Message de Numan Kurtulmuş sur la nouvelle Constitution

Le président de la Grande Assemblée nationale de Turquie (TBMM), Numan Kurtulmuş, a participé au programme de simulation parlementaire 2025 du lycée d'imam hatip Anadolu de Kartal. Lors de son intervention, M. Kurtulmuş a déclaré : « Pour renforcer la démocratie turque, nous disposons d'arguments clés : une nouvelle Constitution ayant fait l'objet d'un consensus social, un règlement intérieur solide et une loi sur les partis politiques favorisant la compétition démocratique. »

İHA

Le programme de simulation parlementaire 2025, organisé par le lycée d'imam hatip Anadolu de Kartal, s'est déroulé en présence du président de la TBMM, Numan Kurtulmuş, du gouverneur d'Istanbul, Davut Gül, et des élèves. L'événement, qui a réuni des lycéens venus de 50 établissements différents à travers toute la Turquie, a porté sur le fonctionnement de la démocratie et les questions constitutionnelles.

« LA TBMM A REÇU LE TITRE DE « GAZI » POUR LA SECONDE FOIS »

S'exprimant lors du programme, le président de la TBMM, Numan Kurtulmuş, a déclaré : « Comme vous le savez, il existe des assemblées constituantes dans le monde. Il est très rare qu'une assemblée fonde un État. La Grande Assemblée nationale de Turquie est le quartier général qui a mené la lutte pour la libération nationale de la Turquie dans les conditions les plus difficiles. C'est pourquoi nous disons que notre Assemblée est une « Assemblée Gazi » (vétérane). Elle n'a pas seulement fait preuve de cet honneur lors de la première Assemblée pendant la libération du pays ; elle a également conservé son existence au nom de la nation sous les bombes lors de la nuit du 15 juillet, en restant ouverte pendant la tentative de coup d'État des traîtres membres du FETÖ, utilisés comme un instrument d'un plan étranger visant à détruire et à occuper la Turquie, recevant ainsi le titre de « Gazi » pour la seconde fois.

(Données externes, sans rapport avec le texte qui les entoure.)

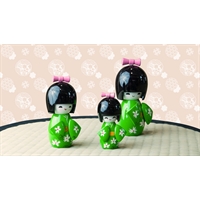 Kokeshi Green - Set di Bamboline Giapponesi Verdi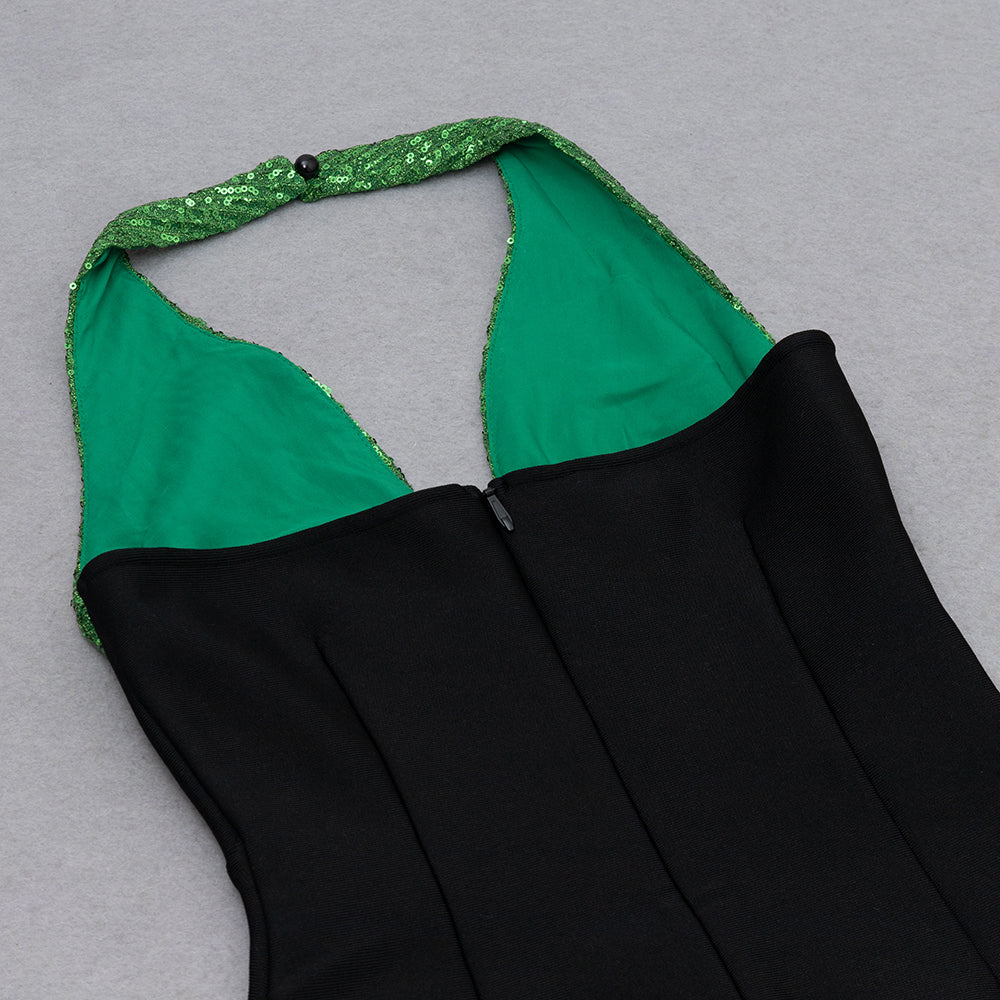 AIIZIE TWO TONE CUT OUT BACKLESS SPLIT BACK HALTER NECK DRESS - product image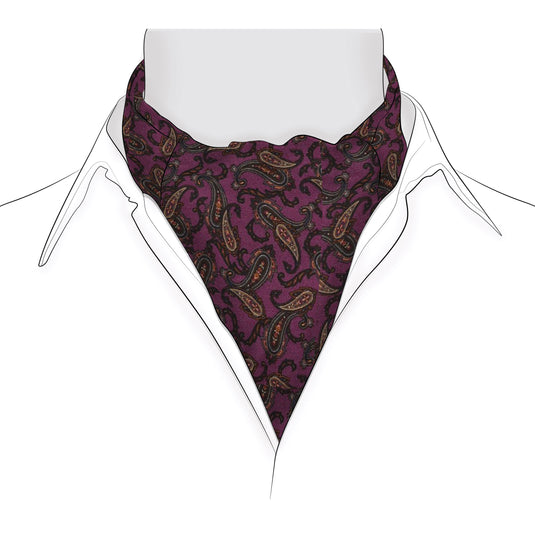 Chokore Mauve & Blue Silk Reversible Cravat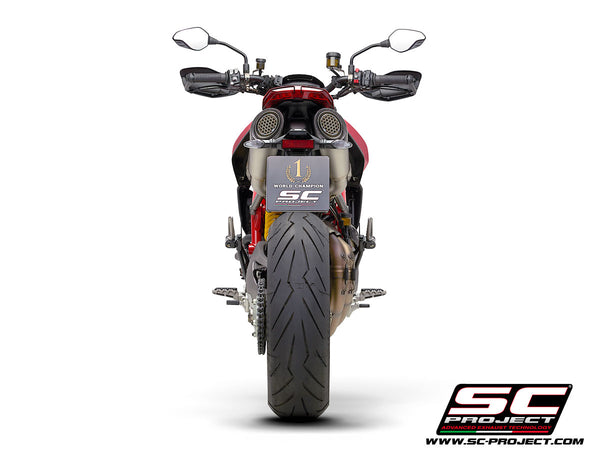 SC PROJECT DUCATI HYPERMOTARD 950 - SP (2019 - 2021) Pair of S1 Mufflers, titanium, with carbon fiber end cap and titanium mesh stone guard D31-41TR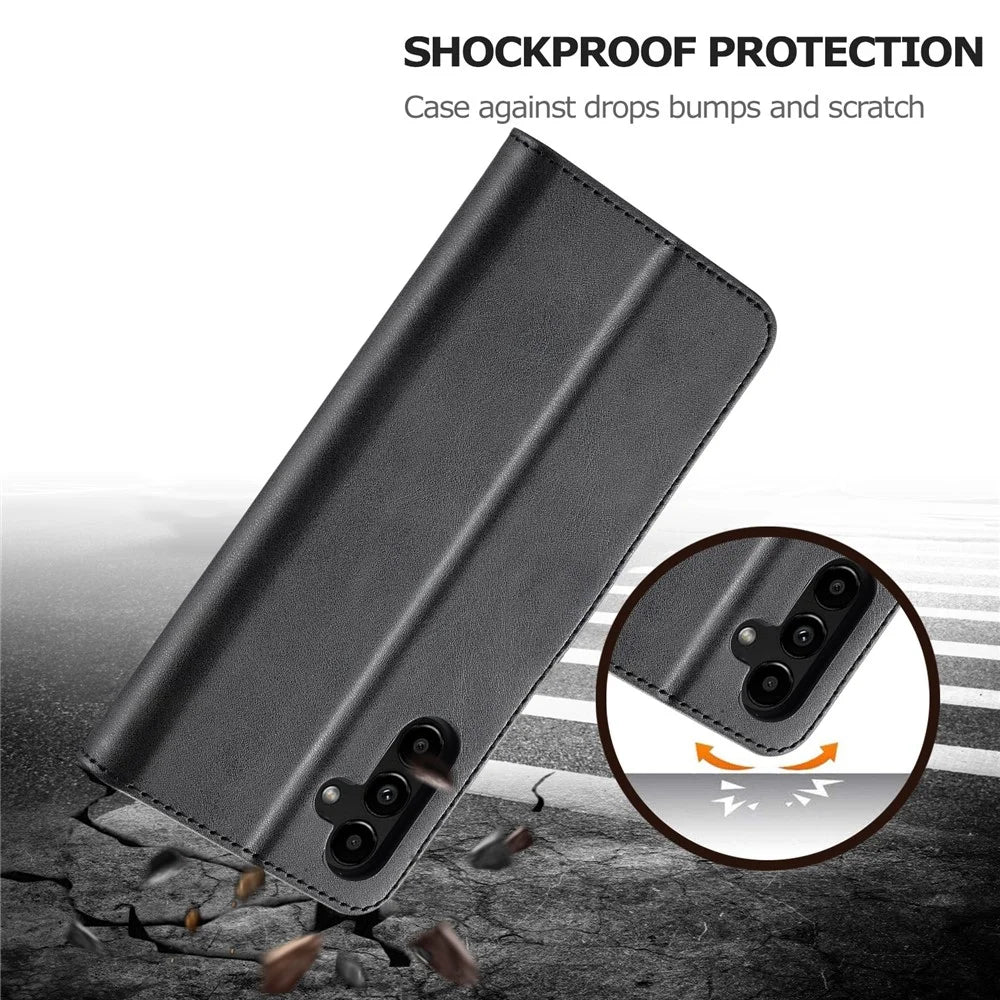 LC.IMEEKE For Samsung Galaxy S24 FE Case Calf Texture PU Leather Stand Wallet Phone Cover - Black - 6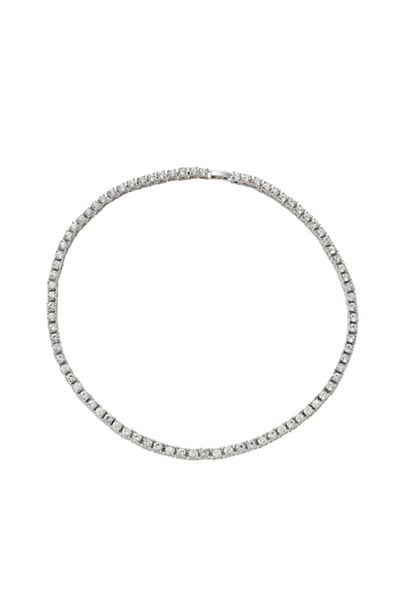 Tessero Unisex Tennis Necklace, zirconia stones, 18K gold plated, silver, 60 cm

Il n'existe aucune autre assemblée de ce type dans le monde. Dans ce contexte, je tiens à exprimer clairement ceci : au fil des années, des foyers obscurs en Turquie ont constamment déversé leur venin pour discréditer la TBMM et les députés, afin de faire pression sur la démocratie civile et la volonté nationale. Quelles que soient les conditions en Turquie, c'est la volonté nationale qui défend la démocratie, même dans les moments les plus difficiles. La TBMM est le berceau de la démocratie. Posséder une démocratie solide et forte est l'un des atouts les plus puissants de la Turquie. Nous devons être une Turquie qui a les pieds sur terre à tous égards dans cette région », a-t-il ajouté.

« UNE NOUVELLE CONSTITUTION AYANT FAIT L'OBJET D'UN CONSENSUS SOCIAL »

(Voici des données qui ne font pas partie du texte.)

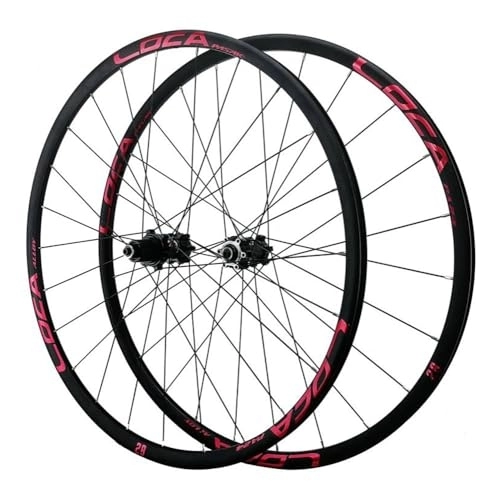 Mountain Bike Wheel : 26 / 27.5 / 29 Inch MTB Wheelset Disc Brake Quick Release Mountain Bike Wheel Aluminum Alloy Double Wall Rim Micro Spline 12 Speed 24 Holes (Color : Red, Size : 26'')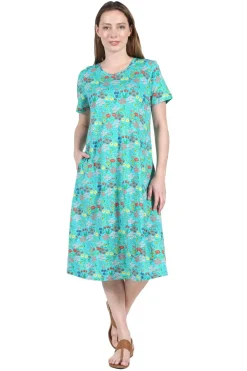 La Cera™ Vestido De Talla Grande De Punto De Jersey De Algodon Con Estampado Ac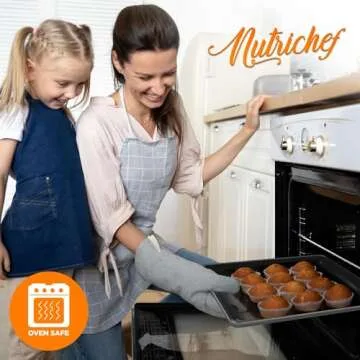 NutriChef 8-Piece Nonstick Stackable Bakeware Set - PFOA, PFOS, PTFE Free Baking Tray Set w/Non-Stick Coating, 450°F Oven Safe, Round Cake, Loaf, Muffin, Wide/Square Pans, Cookie Sheet (Gray)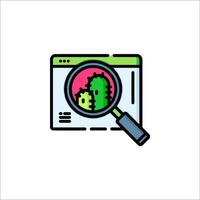 A magnifying glass and a cactus on a computer screen vector
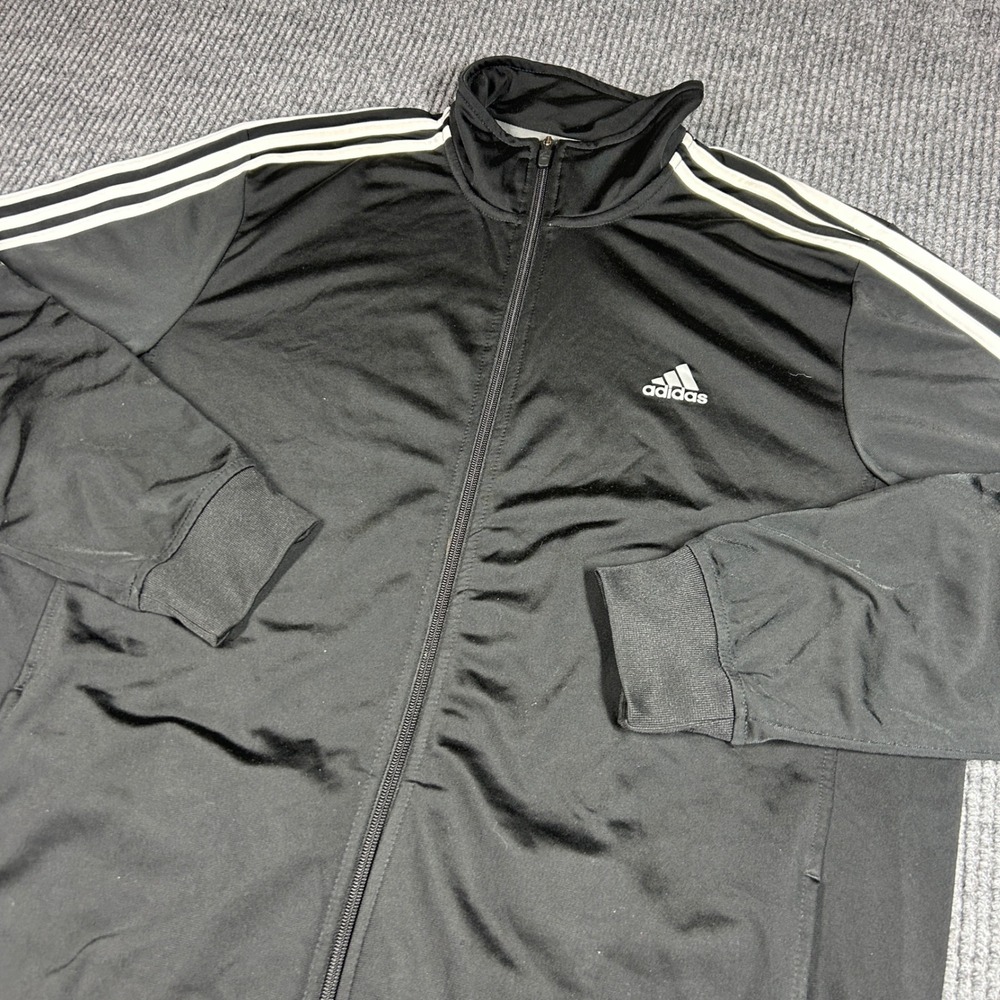 Adidas Jacket Mens XL Black White 3-Stripe Full Zip Track Streetwear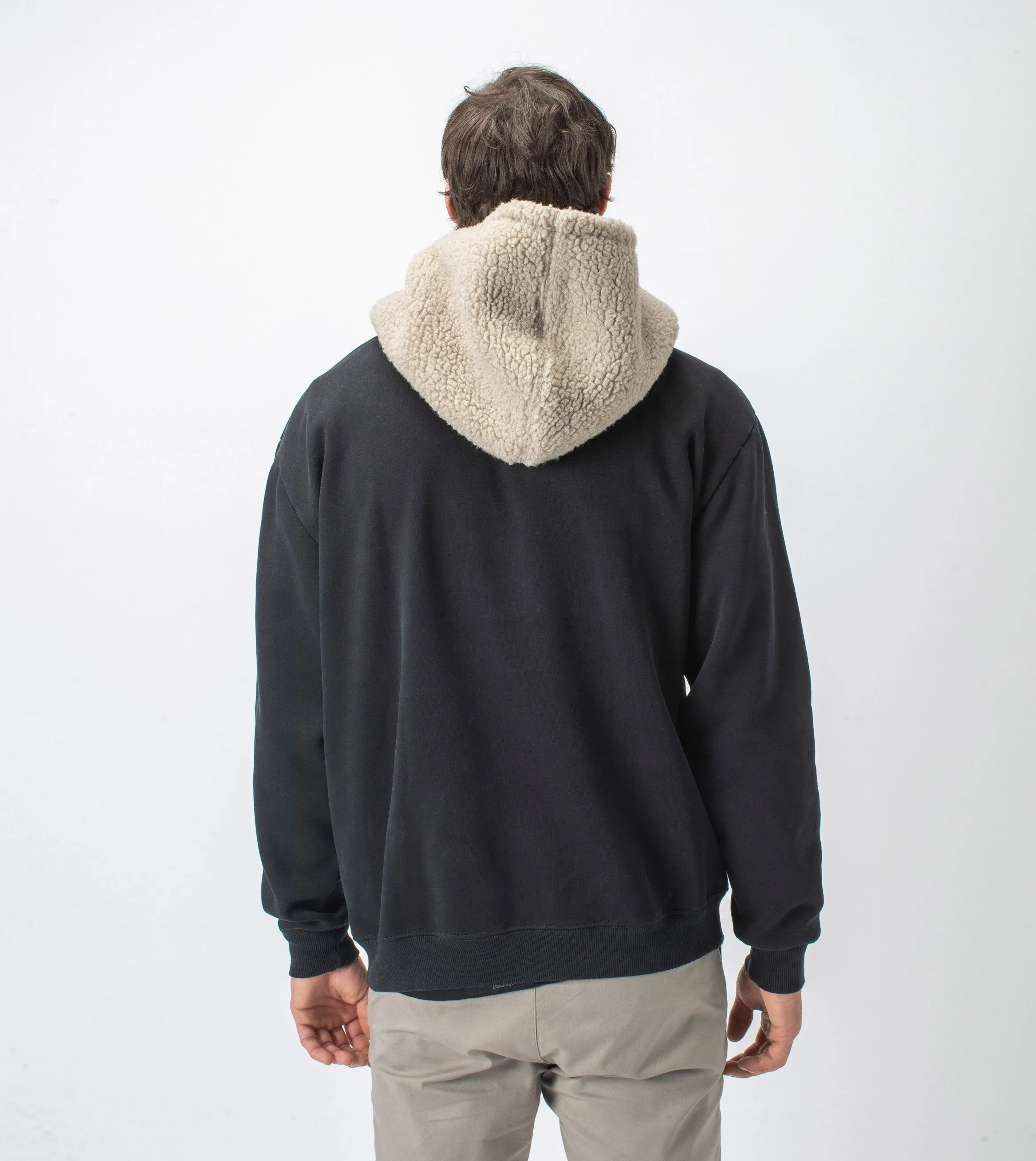 Shearling Hood Sweat Smokey Black/Timber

Poursuivant son discours, M. Kurtulmuş a déclaré : « Le premier article du contrat social est la justice. Si l'on me demandait de rédiger une Constitution en un seul article, je dirais ceci : l'État a l'obligation d'assurer la justice. Le consensus est essentiel pour une démocratie solide. Il s'agit de la capacité de la grande majorité de la société à se rassembler, à s'unir autour d'une idée et à prendre une décision commune.

Le consensus est également une clé importante pour éliminer les contradictions. Nous mènerons nos affaires par la concertation. Nous nous en remettrons à Dieu pour que les résultats soient bons, en appliquant jusqu'au bout les décisions prises par la concertation. La politique consiste à mettre en place une structure capable de prendre des décisions, avec ses institutions et ses règles.

C'est la capacité des différents segments à s'organiser. C'est la capacité à réaliser la politique pour le bien de la nation. C'est l'art de gérer au mieux les questions qui concernent le bien de la nation et de la communauté (oumma) pour obtenir des résultats bénéfiques. Pour renforcer la démocratie turque, je le dis au regard des conditions actuelles :

Il nous faut une nouvelle Constitution, moderne, participative, démocratique, inclusive, fondée sur le principe de la séparation des pouvoirs, préparée dans le cadre de l'État de droit et ayant fait l'objet d'un consensus social. Un règlement intérieur solide qui assurera un fonctionnement démocratique au sein de l'Assemblée. Une loi sur les partis politiques qui permettra aux différentes voix d'être représentées dans la société et qui augmentera la compétition démocratique. Tous ces éléments sont les arguments dont nous disposons pour renforcer le mécanisme politique », a-t-il conclu.